BEGIN Available data
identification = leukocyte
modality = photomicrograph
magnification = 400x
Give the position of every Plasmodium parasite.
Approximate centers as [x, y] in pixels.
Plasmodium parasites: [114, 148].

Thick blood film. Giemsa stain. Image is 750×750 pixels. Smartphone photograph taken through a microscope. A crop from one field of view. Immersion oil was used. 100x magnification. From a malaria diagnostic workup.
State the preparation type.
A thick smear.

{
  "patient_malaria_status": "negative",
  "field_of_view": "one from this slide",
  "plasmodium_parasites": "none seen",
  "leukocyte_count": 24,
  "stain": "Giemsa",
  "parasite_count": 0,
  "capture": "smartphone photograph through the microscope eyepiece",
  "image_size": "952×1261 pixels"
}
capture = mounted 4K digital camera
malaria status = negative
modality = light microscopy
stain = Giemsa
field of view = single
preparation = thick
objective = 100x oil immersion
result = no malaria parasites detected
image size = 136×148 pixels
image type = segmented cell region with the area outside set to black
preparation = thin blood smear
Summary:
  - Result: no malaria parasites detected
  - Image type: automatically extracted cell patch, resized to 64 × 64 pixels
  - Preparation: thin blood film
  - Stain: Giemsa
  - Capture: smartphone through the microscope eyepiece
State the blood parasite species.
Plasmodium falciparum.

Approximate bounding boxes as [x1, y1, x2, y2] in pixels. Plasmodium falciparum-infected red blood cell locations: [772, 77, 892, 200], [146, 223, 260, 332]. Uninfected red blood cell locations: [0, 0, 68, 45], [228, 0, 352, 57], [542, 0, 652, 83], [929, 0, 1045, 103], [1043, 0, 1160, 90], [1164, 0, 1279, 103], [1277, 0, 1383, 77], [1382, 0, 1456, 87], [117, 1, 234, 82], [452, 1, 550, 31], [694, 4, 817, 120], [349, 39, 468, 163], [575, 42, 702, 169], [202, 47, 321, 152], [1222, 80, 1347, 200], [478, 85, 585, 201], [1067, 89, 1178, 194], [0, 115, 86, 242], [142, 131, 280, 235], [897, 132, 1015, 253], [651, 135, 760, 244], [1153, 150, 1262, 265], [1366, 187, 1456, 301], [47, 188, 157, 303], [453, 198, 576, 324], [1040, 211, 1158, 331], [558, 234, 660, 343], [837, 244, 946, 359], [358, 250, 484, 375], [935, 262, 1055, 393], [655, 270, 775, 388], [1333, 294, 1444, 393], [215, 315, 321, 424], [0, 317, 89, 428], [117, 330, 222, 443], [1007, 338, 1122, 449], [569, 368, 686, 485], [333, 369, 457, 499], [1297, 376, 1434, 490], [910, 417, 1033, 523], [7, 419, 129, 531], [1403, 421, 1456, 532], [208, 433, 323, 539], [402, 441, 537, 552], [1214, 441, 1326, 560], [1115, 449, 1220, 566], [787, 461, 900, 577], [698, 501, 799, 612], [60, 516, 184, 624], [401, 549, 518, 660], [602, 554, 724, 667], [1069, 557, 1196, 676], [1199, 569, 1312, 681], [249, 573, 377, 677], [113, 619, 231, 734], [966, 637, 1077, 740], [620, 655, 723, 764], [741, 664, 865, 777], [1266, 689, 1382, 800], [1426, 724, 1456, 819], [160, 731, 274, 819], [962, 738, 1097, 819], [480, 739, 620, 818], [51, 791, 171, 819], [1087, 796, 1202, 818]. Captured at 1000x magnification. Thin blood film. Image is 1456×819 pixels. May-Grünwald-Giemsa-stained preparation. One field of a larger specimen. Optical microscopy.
END Available data
• Exercise objective:
Transcribe the entire listing. Leave every word as it is.

• Written response:
identification = leukocyte
modality = photomicrograph
magnification = 400x
Give the position of every Plasmodium parasite.
Approximate centers as [x, y] in pixels.
Plasmodium parasites: [114, 148].

Thick blood film. Giemsa stain. Image is 750×750 pixels. Smartphone photograph taken through a microscope. A crop from one field of view. Immersion oil was used. 100x magnification. From a malaria diagnostic workup.
State the preparation type.
A thick smear.

{
  "patient_malaria_status": "negative",
  "field_of_view": "one from this slide",
  "plasmodium_parasites": "none seen",
  "leukocyte_count": 24,
  "stain": "Giemsa",
  "parasite_count": 0,
  "capture": "smartphone photograph through the microscope eyepiece",
  "image_size": "952×1261 pixels"
}
capture = mounted 4K digital camera
malaria status = negative
modality = light microscopy
stain = Giemsa
field of view = single
preparation = thick
objective = 100x oil immersion
result = no malaria parasites detected
image size = 136×148 pixels
image type = segmented cell region with the area outside set to black
preparation = thin blood smear
Summary:
  - Result: no malaria parasites detected
  - Image type: automatically extracted cell patch, resized to 64 × 64 pixels
  - Preparation: thin blood film
  - Stain: Giemsa
  - Capture: smartphone through the microscope eyepiece
State the blood parasite species.
Plasmodium falciparum.

Approximate bounding boxes as [x1, y1, x2, y2] in pixels. Plasmodium falciparum-infected red blood cell locations: [772, 77, 892, 200], [146, 223, 260, 332]. Uninfected red blood cell locations: [0, 0, 68, 45], [228, 0, 352, 57], [542, 0, 652, 83], [929, 0, 1045, 103], [1043, 0, 1160, 90], [1164, 0, 1279, 103], [1277, 0, 1383, 77], [1382, 0, 1456, 87], [117, 1, 234, 82], [452, 1, 550, 31], [694, 4, 817, 120], [349, 39, 468, 163], [575, 42, 702, 169], [202, 47, 321, 152], [1222, 80, 1347, 200], [478, 85, 585, 201], [1067, 89, 1178, 194], [0, 115, 86, 242], [142, 131, 280, 235], [897, 132, 1015, 253], [651, 135, 760, 244], [1153, 150, 1262, 265], [1366, 187, 1456, 301], [47, 188, 157, 303], [453, 198, 576, 324], [1040, 211, 1158, 331], [558, 234, 660, 343], [837, 244, 946, 359], [358, 250, 484, 375], [935, 262, 1055, 393], [655, 270, 775, 388], [1333, 294, 1444, 393], [215, 315, 321, 424], [0, 317, 89, 428], [117, 330, 222, 443], [1007, 338, 1122, 449], [569, 368, 686, 485], [333, 369, 457, 499], [1297, 376, 1434, 490], [910, 417, 1033, 523], [7, 419, 129, 531], [1403, 421, 1456, 532], [208, 433, 323, 539], [402, 441, 537, 552], [1214, 441, 1326, 560], [1115, 449, 1220, 566], [787, 461, 900, 577], [698, 501, 799, 612], [60, 516, 184, 624], [401, 549, 518, 660], [602, 554, 724, 667], [1069, 557, 1196, 676], [1199, 569, 1312, 681], [249, 573, 377, 677], [113, 619, 231, 734], [966, 637, 1077, 740], [620, 655, 723, 764], [741, 664, 865, 777], [1266, 689, 1382, 800], [1426, 724, 1456, 819], [160, 731, 274, 819], [962, 738, 1097, 819], [480, 739, 620, 818], [51, 791, 171, 819], [1087, 796, 1202, 818]. Captured at 1000x magnification. Thin blood film. Image is 1456×819 pixels. May-Grünwald-Giemsa-stained preparation. One field of a larger specimen. Optical microscopy.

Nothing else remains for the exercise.